_Task to complete_
Each line of the listing where the string "side" appears is to be identified and copied.

┌─ Data records

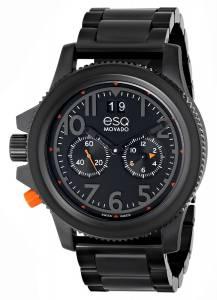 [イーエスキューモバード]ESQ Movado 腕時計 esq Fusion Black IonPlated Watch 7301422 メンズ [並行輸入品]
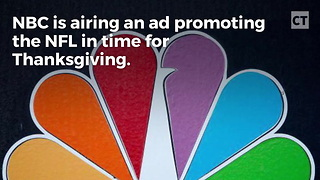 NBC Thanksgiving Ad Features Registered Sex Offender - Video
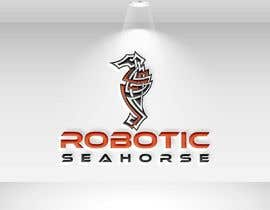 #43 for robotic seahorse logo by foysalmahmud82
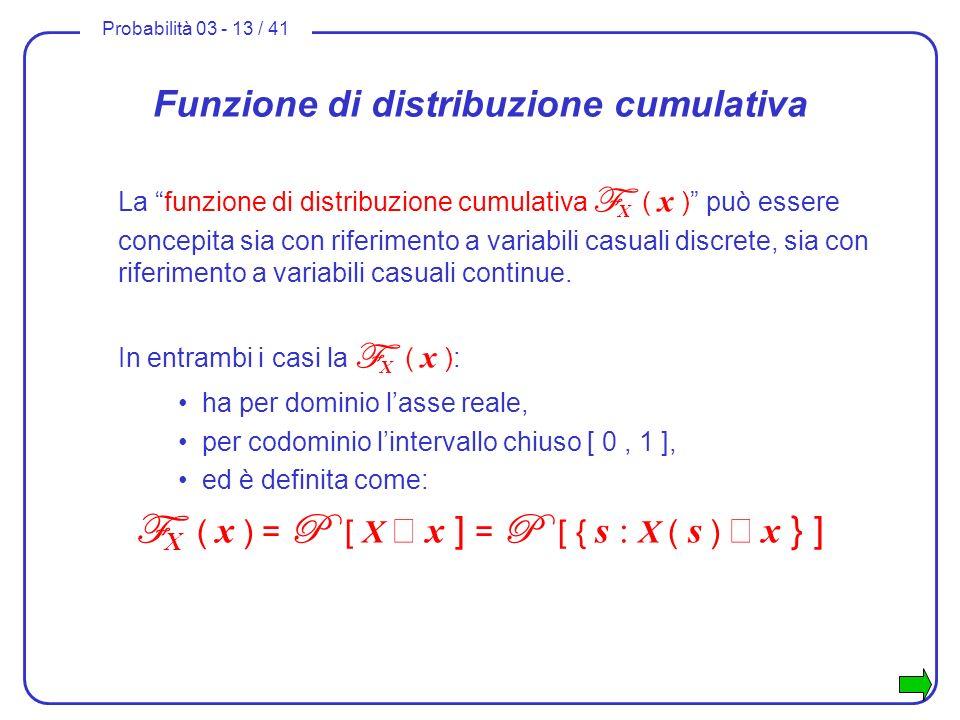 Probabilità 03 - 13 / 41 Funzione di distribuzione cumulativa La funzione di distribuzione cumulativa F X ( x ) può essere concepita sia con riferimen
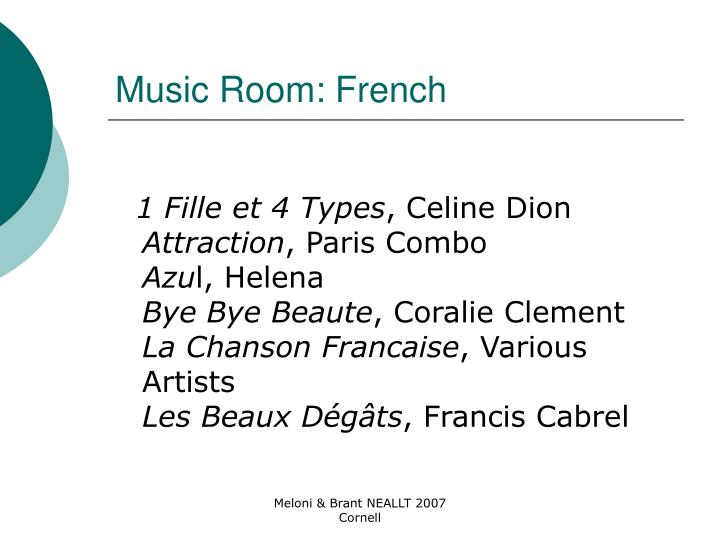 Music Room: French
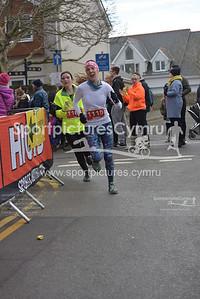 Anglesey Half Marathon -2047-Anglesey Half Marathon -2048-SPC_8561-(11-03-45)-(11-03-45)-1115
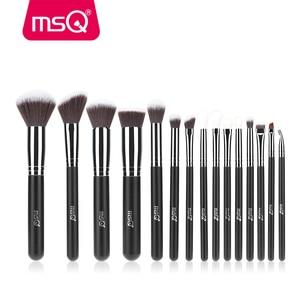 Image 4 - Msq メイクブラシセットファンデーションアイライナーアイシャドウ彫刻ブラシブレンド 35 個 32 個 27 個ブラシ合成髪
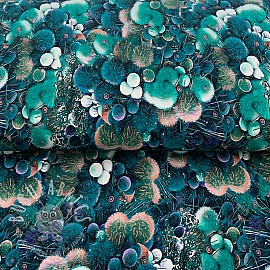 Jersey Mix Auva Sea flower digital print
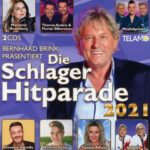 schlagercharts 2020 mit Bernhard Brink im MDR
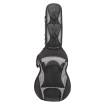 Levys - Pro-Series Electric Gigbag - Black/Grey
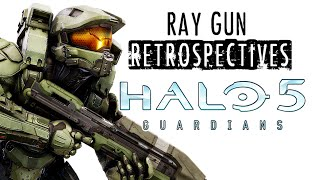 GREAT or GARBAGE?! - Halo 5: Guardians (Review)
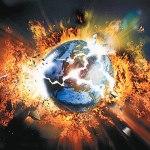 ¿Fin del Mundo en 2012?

└─
┌─ Data records

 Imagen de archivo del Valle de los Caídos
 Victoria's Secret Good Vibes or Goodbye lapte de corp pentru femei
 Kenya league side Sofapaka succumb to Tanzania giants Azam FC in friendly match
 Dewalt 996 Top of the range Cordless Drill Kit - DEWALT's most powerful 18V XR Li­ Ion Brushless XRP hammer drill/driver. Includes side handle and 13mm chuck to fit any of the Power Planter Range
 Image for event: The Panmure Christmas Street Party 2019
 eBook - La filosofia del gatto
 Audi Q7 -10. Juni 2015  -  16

└─
┌─ Data records

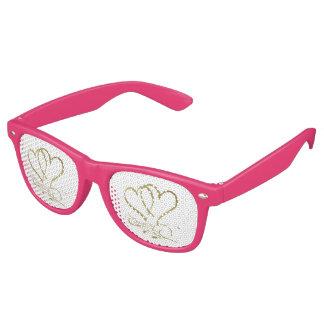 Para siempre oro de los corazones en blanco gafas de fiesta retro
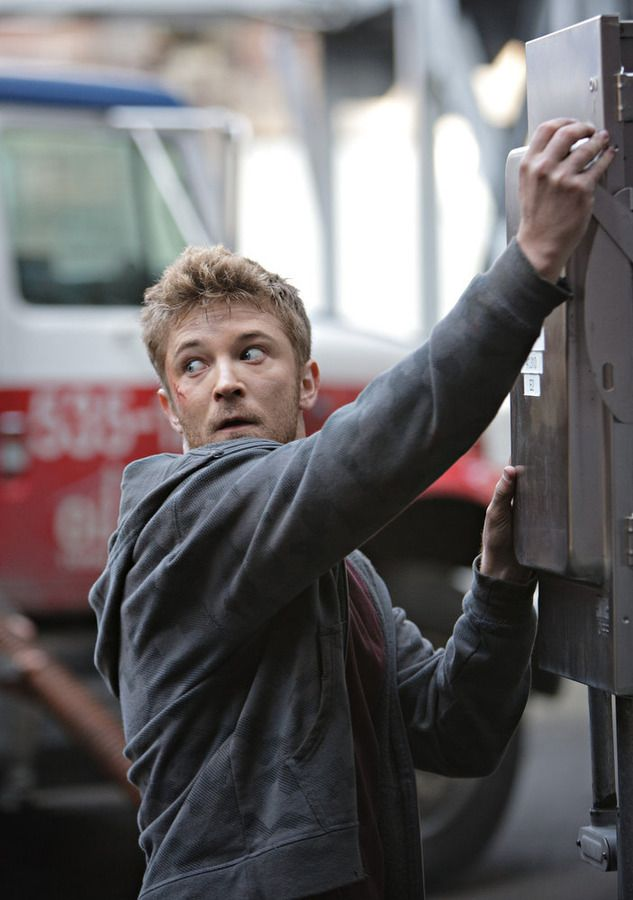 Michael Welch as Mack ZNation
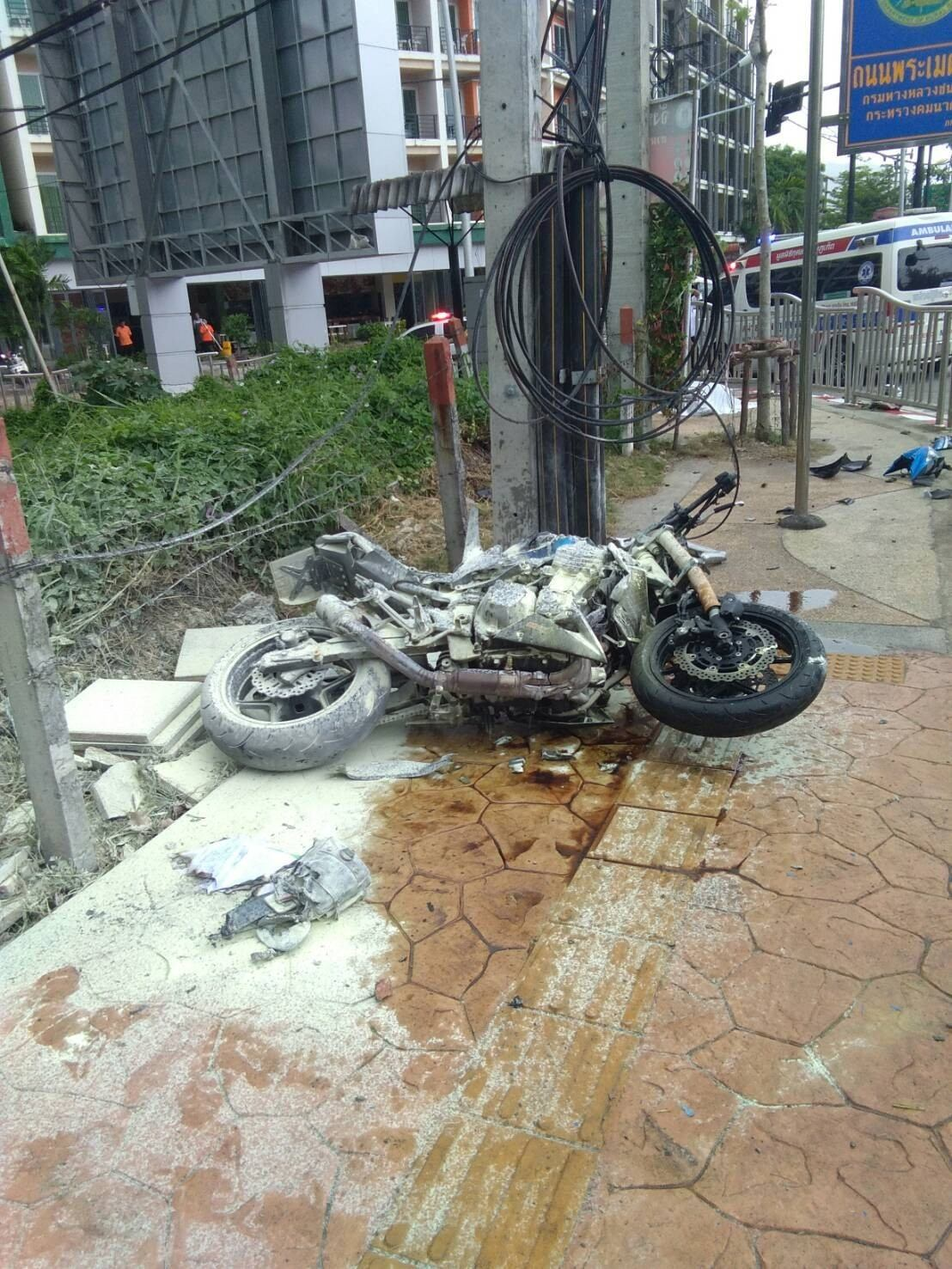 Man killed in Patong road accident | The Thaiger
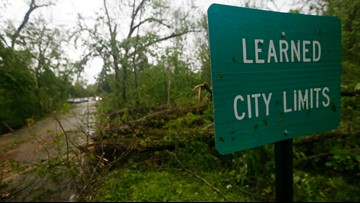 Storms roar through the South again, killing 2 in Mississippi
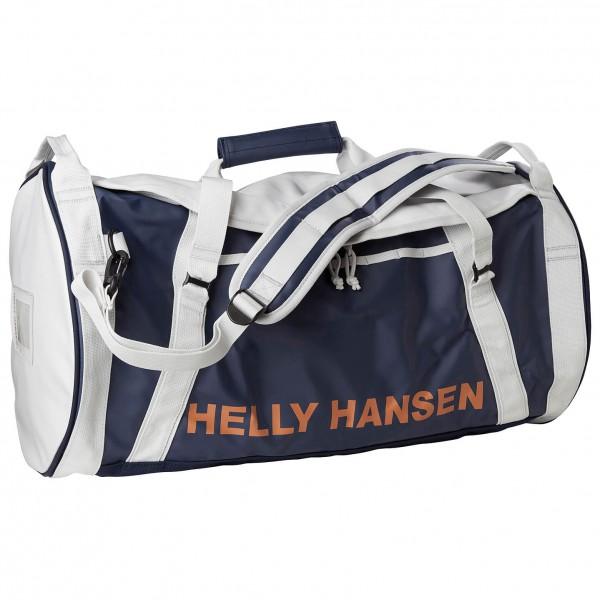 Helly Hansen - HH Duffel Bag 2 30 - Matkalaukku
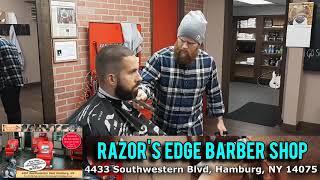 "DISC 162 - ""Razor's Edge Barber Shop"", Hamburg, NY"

└─

_Solution_
 Kenya league side Sofapaka succumb to Tanzania giants Azam FC in friendly match
 Dewalt 996 Top of the range Cordless Drill Kit - DEWALT's most powerful 18V XR Li­ Ion Brushless XRP hammer drill/driver. Includes side handle and 13mm chuck to fit any of the Power Planter Range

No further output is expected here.